Grounded in Baltimore's blue collar defiance and port city ruggedness, pianist Lafayette Gilchrist's style is fully his own, deliberately iconoclastic and aggressively blunt. And his third outingaptly titled Three
remains firm in its dedication to this rough hewn tone, even as it translates the big, horn driven sound of his first two recordings to the trio format.
Self-taught on the piano and an accomplished jazz autodidact, Gilchrest steadfastly refuses to overtly reveal his extensive knowledge of jazz history and recordings, instead sticking to original compositions. Perhaps it would have been easier to use the trio setting as an excuse to run through a series of polite standards, but Gilchrist seems congenitally opposed to taking the easy path.
Like his debut, The Music According to Lafayette Gilchrist
(Hyena, 2004), and the more complex follow-up, Towards the Shining Path
(Hyena, 2005), Three
cruises forward on a series of deep grooves, each track taking time to build its individual mood and unique sense of movement. Absent the complex horn charts, which infused both previous albums with terrific energy and allowed Gilchrist ample space to build his bold soundscapes, Three
relies solely on Gilchrist's piano work to provide the necessary texture, dynamics, and harmonic and melodic development.
Tracks like the opening "Visitors, the crackling "In Depth, and the dirty grooved "Volcano prove Gilchrist more than up to the challenge, while others, like the strained "The Last Train and a slightly too long "Spheres of Existence suffer under their own weight. However, careful listeners will recognize that Gilchrist is committed to testing his own capacity, and an album wouldn't represent much of a stretch if there weren't a few missed steps.

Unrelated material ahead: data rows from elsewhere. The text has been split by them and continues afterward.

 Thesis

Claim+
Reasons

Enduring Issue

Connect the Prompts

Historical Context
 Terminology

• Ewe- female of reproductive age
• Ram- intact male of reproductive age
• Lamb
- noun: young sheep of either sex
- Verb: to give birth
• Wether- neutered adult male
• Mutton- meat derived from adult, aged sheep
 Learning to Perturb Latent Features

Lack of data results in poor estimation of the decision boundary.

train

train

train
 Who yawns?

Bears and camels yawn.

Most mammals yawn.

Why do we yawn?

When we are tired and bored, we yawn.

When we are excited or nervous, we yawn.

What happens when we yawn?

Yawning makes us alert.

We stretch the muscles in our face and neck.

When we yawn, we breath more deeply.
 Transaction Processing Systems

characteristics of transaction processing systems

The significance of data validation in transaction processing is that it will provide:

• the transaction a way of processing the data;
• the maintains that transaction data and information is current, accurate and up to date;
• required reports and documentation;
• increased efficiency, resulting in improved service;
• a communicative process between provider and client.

In an era of musical navel gazing, Gilchrist's heavy, groove-dominated playing is refreshing for its outwardness. Extraordinarily distinct, it is far more the expression of an artist looking out at the world, translating its textures, its rhythms, the subtle inflections and tones, than the exploration of the artist's inner world. The result is a series of tough, captivating compositions that penetrate into the blood and bones.